Three lines, a new build, bump the build number to 3, upload. Something that should be in every Mac starter template, and that I only learned about via the validator.

What I’d do differently next time

Five points, mostly for my own future reference.

Don’t think of macOS as “iOS with a mouse”. Window lifecycle, menu bar, Dock behaviour, icon pipeline, Info.plist keys — all of that is its own discipline, not a reskin. I’ll budget time for it before I submit, not while a reviewer points it out.

Rewrite the macOS App Review notes from scratch. What’s enough on iOS isn’t enough here. Explain the user flow, proactively answer the six sensitive-data questions, list all external services (even if the answer is “none” — then I write “none”).

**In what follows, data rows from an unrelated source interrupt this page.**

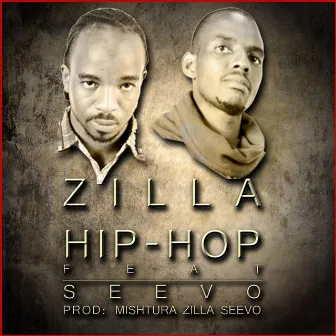 Hip-Hop (feat. Seevo) by Zilla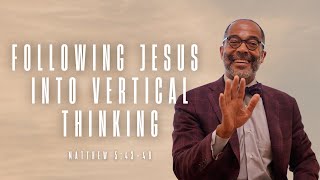 Following Jesus Into Vertical Thinking (Bishop Brett) | June 8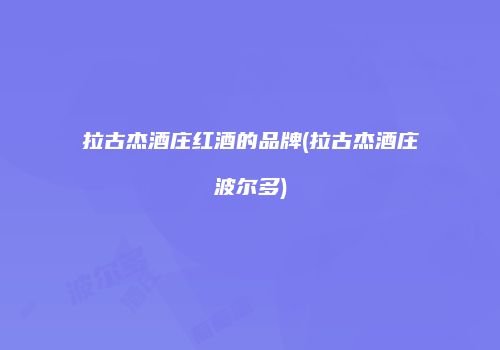 拉古杰酒庄红酒的品牌(拉古杰酒庄波尔多)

Cmd-W test before submitting. Close the main window, see if I can get it back without relaunching the app. If not, I’m in the same trap as this time.

Icon Composer from the start. Saves the asset-set drama. One file, one source, both platforms.

LSApplicationCategoryType belongs in the macOS Info.plist. Trivial, but if you forget it you waste a whole build.

Wrap-up

Four rounds, three builds, roughly a month between first submission and approval. Looking back: not a single problem was technically hard. They were all things an experienced Mac developer would probably have caught in the first half hour — and I walked into each one in turn as an iOS person.

Which is exactly why it was useful. My first Mac app icon is now sitting in the store, and next time I’ll know what to fix before Apple has to tell me. If you’re on the same iOS-to-macOS path, I hope this saves you two or three review rounds. Redact itself, if you’re curious, lives on the Mac App Store and the website.